» **Consigna**
Reproduce el texto sobre los mitos profesionales desde "Cuando releo alguno" hasta "apoyo que recibo.", ambos incluidos, y sustituye "riada" por "avalancha".

» **Fragmento de origen**
Mitos profesionales: teorías de la mente y la búsqueda de El Dorado 

[…] Sin embargo, me encuentro todos los días con profesionales que afirman —sin tapujos— conocer la realidad de las personas a las que atienden y que, en consecuencia, se sienten muy seguros a la hora de tomar decisiones, sin contar con el criterio de las personas implicadas. Se yerguen como dioses frente a personas que sufren y, a menudo, están rodeados de estresores en contextos desfavorables, sentando cátedra sobre cómo deben ser las cosas en función de la teoría de la mente y de las relaciones que tienen. […] 

Cuando releo alguno de mis artículos siento una punzada de responsabilidad y rechazo. Es como si lo que ahí pone —y que en su día me pareció importante— fuera una simplificación grotesca de la realidad, algo que no hace justicia ni de lejos a las personas implicadas.  

A veces, esas sensaciones me llevan a cuestionarme qué hostias hago aquí, dando lecciones sobre humo y, si se me permite la expresión, tocando almas sin haber esterilizado mis manos. Pero, no puedo rechazar esta experiencia, por muy desagradable que sea, dado que me permite ser suficientemente prudente como para no llevarme por la riada de muestras de apoyo que recibo.  

Que no son pocas.  

No creo que ningún artículo en este medio pueda escribir la realidad de una persona o familia. Pero tampoco creo que pueda describirse en ningún formato, aunque se escriba un libro de 1000 páginas o se ruede una película que dure toda una vida. Por eso necesitamos hipótesis y teorías, es decir, un esquema más o menos funcional que nos permita atender a lo importante, pero sin olvidar nunca que lo que nosotras y nosotros pensamos, sentimos y actuamos, en ningún caso puede hacer justicia a las personas a quienes acompañamos.  

Sin embargo, me encuentro todos los días con profesionales que afirman —sin tapujos— conocer la realidad de las personas a las que atienden y que, en consecuencia, se sienten muy seguros a la hora de tomar decisiones, sin contar con el criterio de las personas implicadas. Se yerguen como dioses frente a personas que sufren y, a menudo, están rodeados de estresores en contextos desfavorables, sentando cátedra sobre cómo deben ser las cosas en función de la teoría de la mente y de las relaciones que tienen.  

Uf, qué temazo.

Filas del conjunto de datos
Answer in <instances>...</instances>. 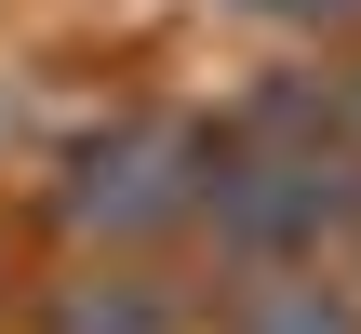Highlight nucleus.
<instances>
[{
    "mask_svg": "<svg viewBox=\"0 0 361 334\" xmlns=\"http://www.w3.org/2000/svg\"><path fill=\"white\" fill-rule=\"evenodd\" d=\"M241 334H348V308H335L322 281H268V295L241 308Z\"/></svg>",
    "mask_w": 361,
    "mask_h": 334,
    "instance_id": "nucleus-3",
    "label": "nucleus"
},
{
    "mask_svg": "<svg viewBox=\"0 0 361 334\" xmlns=\"http://www.w3.org/2000/svg\"><path fill=\"white\" fill-rule=\"evenodd\" d=\"M201 201L228 214V241L281 254V241H308V228H335V214H348V174L308 147V107H268V134H255V147H228Z\"/></svg>",
    "mask_w": 361,
    "mask_h": 334,
    "instance_id": "nucleus-1",
    "label": "nucleus"
},
{
    "mask_svg": "<svg viewBox=\"0 0 361 334\" xmlns=\"http://www.w3.org/2000/svg\"><path fill=\"white\" fill-rule=\"evenodd\" d=\"M67 334H161V321H147V308L121 295V308H80V321H67Z\"/></svg>",
    "mask_w": 361,
    "mask_h": 334,
    "instance_id": "nucleus-4",
    "label": "nucleus"
},
{
    "mask_svg": "<svg viewBox=\"0 0 361 334\" xmlns=\"http://www.w3.org/2000/svg\"><path fill=\"white\" fill-rule=\"evenodd\" d=\"M201 201V174H188V147L174 134H121V147H94L80 161V187H67V214L80 228H107V241H147V228H174Z\"/></svg>",
    "mask_w": 361,
    "mask_h": 334,
    "instance_id": "nucleus-2",
    "label": "nucleus"
}]
</instances>
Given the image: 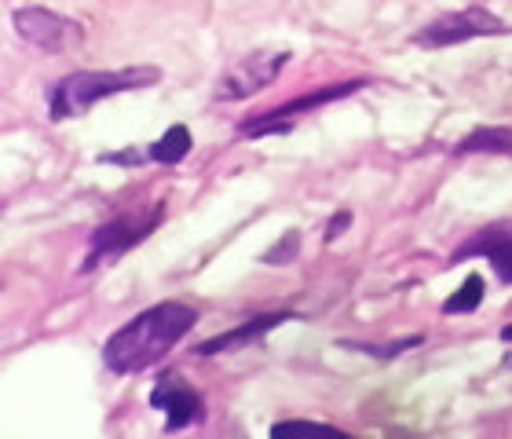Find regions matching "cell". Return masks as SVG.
Masks as SVG:
<instances>
[{
	"mask_svg": "<svg viewBox=\"0 0 512 439\" xmlns=\"http://www.w3.org/2000/svg\"><path fill=\"white\" fill-rule=\"evenodd\" d=\"M194 326H198V308L183 300H161L154 308L139 311L118 333H110L103 344V366L110 374H139L161 363Z\"/></svg>",
	"mask_w": 512,
	"mask_h": 439,
	"instance_id": "obj_1",
	"label": "cell"
},
{
	"mask_svg": "<svg viewBox=\"0 0 512 439\" xmlns=\"http://www.w3.org/2000/svg\"><path fill=\"white\" fill-rule=\"evenodd\" d=\"M161 81L158 66H125V70H77L66 74L63 81H55L48 88V114L52 121H70L81 118L88 110L121 92H136V88H150Z\"/></svg>",
	"mask_w": 512,
	"mask_h": 439,
	"instance_id": "obj_2",
	"label": "cell"
},
{
	"mask_svg": "<svg viewBox=\"0 0 512 439\" xmlns=\"http://www.w3.org/2000/svg\"><path fill=\"white\" fill-rule=\"evenodd\" d=\"M165 220V202H154L147 209H136V213L114 216L107 224H99L88 238V257L81 264V275L103 268L107 260L121 257L128 249H136L147 235H154V227Z\"/></svg>",
	"mask_w": 512,
	"mask_h": 439,
	"instance_id": "obj_3",
	"label": "cell"
},
{
	"mask_svg": "<svg viewBox=\"0 0 512 439\" xmlns=\"http://www.w3.org/2000/svg\"><path fill=\"white\" fill-rule=\"evenodd\" d=\"M359 88H366V81H341V85H322V88H315V92H308V96L289 99V103H282V107H275V110L253 114L249 121H242V125H238V136H246V140H260V136H286V132H293V125H297L304 114L326 107V103H337V99L355 96Z\"/></svg>",
	"mask_w": 512,
	"mask_h": 439,
	"instance_id": "obj_4",
	"label": "cell"
},
{
	"mask_svg": "<svg viewBox=\"0 0 512 439\" xmlns=\"http://www.w3.org/2000/svg\"><path fill=\"white\" fill-rule=\"evenodd\" d=\"M11 22H15V33H19L22 41L33 44V48H41V52H48V55L74 52V48H81V41H85L81 22L66 19V15H59V11H52V8H37V4H33V8H15Z\"/></svg>",
	"mask_w": 512,
	"mask_h": 439,
	"instance_id": "obj_5",
	"label": "cell"
},
{
	"mask_svg": "<svg viewBox=\"0 0 512 439\" xmlns=\"http://www.w3.org/2000/svg\"><path fill=\"white\" fill-rule=\"evenodd\" d=\"M505 22L487 8H461L443 19L428 22L425 30L414 33V44L421 48H450V44L480 41V37H502Z\"/></svg>",
	"mask_w": 512,
	"mask_h": 439,
	"instance_id": "obj_6",
	"label": "cell"
},
{
	"mask_svg": "<svg viewBox=\"0 0 512 439\" xmlns=\"http://www.w3.org/2000/svg\"><path fill=\"white\" fill-rule=\"evenodd\" d=\"M293 55L282 48V52H253L246 59H238L231 70H227L213 88L216 103H238V99H249L256 92H264L271 81H275Z\"/></svg>",
	"mask_w": 512,
	"mask_h": 439,
	"instance_id": "obj_7",
	"label": "cell"
},
{
	"mask_svg": "<svg viewBox=\"0 0 512 439\" xmlns=\"http://www.w3.org/2000/svg\"><path fill=\"white\" fill-rule=\"evenodd\" d=\"M150 407L165 414V432H180L191 429L205 418V403L202 396L187 385V377H180L176 370H165V374L154 381L150 388Z\"/></svg>",
	"mask_w": 512,
	"mask_h": 439,
	"instance_id": "obj_8",
	"label": "cell"
},
{
	"mask_svg": "<svg viewBox=\"0 0 512 439\" xmlns=\"http://www.w3.org/2000/svg\"><path fill=\"white\" fill-rule=\"evenodd\" d=\"M469 257L491 260L494 275L512 286V220H498V224L483 227L480 235H472L465 246L454 249V257L450 260L461 264V260H469Z\"/></svg>",
	"mask_w": 512,
	"mask_h": 439,
	"instance_id": "obj_9",
	"label": "cell"
},
{
	"mask_svg": "<svg viewBox=\"0 0 512 439\" xmlns=\"http://www.w3.org/2000/svg\"><path fill=\"white\" fill-rule=\"evenodd\" d=\"M293 319H297L293 311H267V315H256V319L242 322V326H235V330L216 333V337H209V341L194 344L191 352L198 355V359H209V355H224V352H238V348H246V344L260 341L264 333L278 330L282 322H293Z\"/></svg>",
	"mask_w": 512,
	"mask_h": 439,
	"instance_id": "obj_10",
	"label": "cell"
},
{
	"mask_svg": "<svg viewBox=\"0 0 512 439\" xmlns=\"http://www.w3.org/2000/svg\"><path fill=\"white\" fill-rule=\"evenodd\" d=\"M454 154H512V129H505V125H483V129L469 132L465 140H458Z\"/></svg>",
	"mask_w": 512,
	"mask_h": 439,
	"instance_id": "obj_11",
	"label": "cell"
},
{
	"mask_svg": "<svg viewBox=\"0 0 512 439\" xmlns=\"http://www.w3.org/2000/svg\"><path fill=\"white\" fill-rule=\"evenodd\" d=\"M191 147H194L191 129L187 125H169L165 136L147 147V161H154V165H176V161H183L191 154Z\"/></svg>",
	"mask_w": 512,
	"mask_h": 439,
	"instance_id": "obj_12",
	"label": "cell"
},
{
	"mask_svg": "<svg viewBox=\"0 0 512 439\" xmlns=\"http://www.w3.org/2000/svg\"><path fill=\"white\" fill-rule=\"evenodd\" d=\"M483 297H487L483 275H469V279L458 286V293H450V297L443 300V315H472V311L483 304Z\"/></svg>",
	"mask_w": 512,
	"mask_h": 439,
	"instance_id": "obj_13",
	"label": "cell"
},
{
	"mask_svg": "<svg viewBox=\"0 0 512 439\" xmlns=\"http://www.w3.org/2000/svg\"><path fill=\"white\" fill-rule=\"evenodd\" d=\"M417 344H425V337H421V333H414V337H399V341H392V344H370V341H341V348H352V352L374 355V359H395V355L410 352V348H417Z\"/></svg>",
	"mask_w": 512,
	"mask_h": 439,
	"instance_id": "obj_14",
	"label": "cell"
},
{
	"mask_svg": "<svg viewBox=\"0 0 512 439\" xmlns=\"http://www.w3.org/2000/svg\"><path fill=\"white\" fill-rule=\"evenodd\" d=\"M297 253H300V231H286V235L278 238V246L267 249L260 260H264L267 268H282V264H293Z\"/></svg>",
	"mask_w": 512,
	"mask_h": 439,
	"instance_id": "obj_15",
	"label": "cell"
},
{
	"mask_svg": "<svg viewBox=\"0 0 512 439\" xmlns=\"http://www.w3.org/2000/svg\"><path fill=\"white\" fill-rule=\"evenodd\" d=\"M352 220H355V216L348 213V209H341V213H337L330 224H326V235H322V242H326V246H330V242H337V238H341L344 231L352 227Z\"/></svg>",
	"mask_w": 512,
	"mask_h": 439,
	"instance_id": "obj_16",
	"label": "cell"
},
{
	"mask_svg": "<svg viewBox=\"0 0 512 439\" xmlns=\"http://www.w3.org/2000/svg\"><path fill=\"white\" fill-rule=\"evenodd\" d=\"M103 165H139L147 161V154H136V150H114V154H99Z\"/></svg>",
	"mask_w": 512,
	"mask_h": 439,
	"instance_id": "obj_17",
	"label": "cell"
},
{
	"mask_svg": "<svg viewBox=\"0 0 512 439\" xmlns=\"http://www.w3.org/2000/svg\"><path fill=\"white\" fill-rule=\"evenodd\" d=\"M502 341H509V344H512V326H505V330H502Z\"/></svg>",
	"mask_w": 512,
	"mask_h": 439,
	"instance_id": "obj_18",
	"label": "cell"
}]
</instances>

» **Solución desarrollada**
Cuando releo alguno de mis artículos siento una punzada de responsabilidad y rechazo. Es como si lo que ahí pone —y que en su día me pareció importante— fuera una simplificación grotesca de la realidad, algo que no hace justicia ni de lejos a las personas implicadas.  

A veces, esas sensaciones me llevan a cuestionarme qué hostias hago aquí, dando lecciones sobre humo y, si se me permite la expresión, tocando almas sin haber esterilizado mis manos. Pero, no puedo rechazar esta experiencia, por muy desagradable que sea, dado que me permite ser suficientemente prudente como para no llevarme por la avalancha de muestras de apoyo que recibo.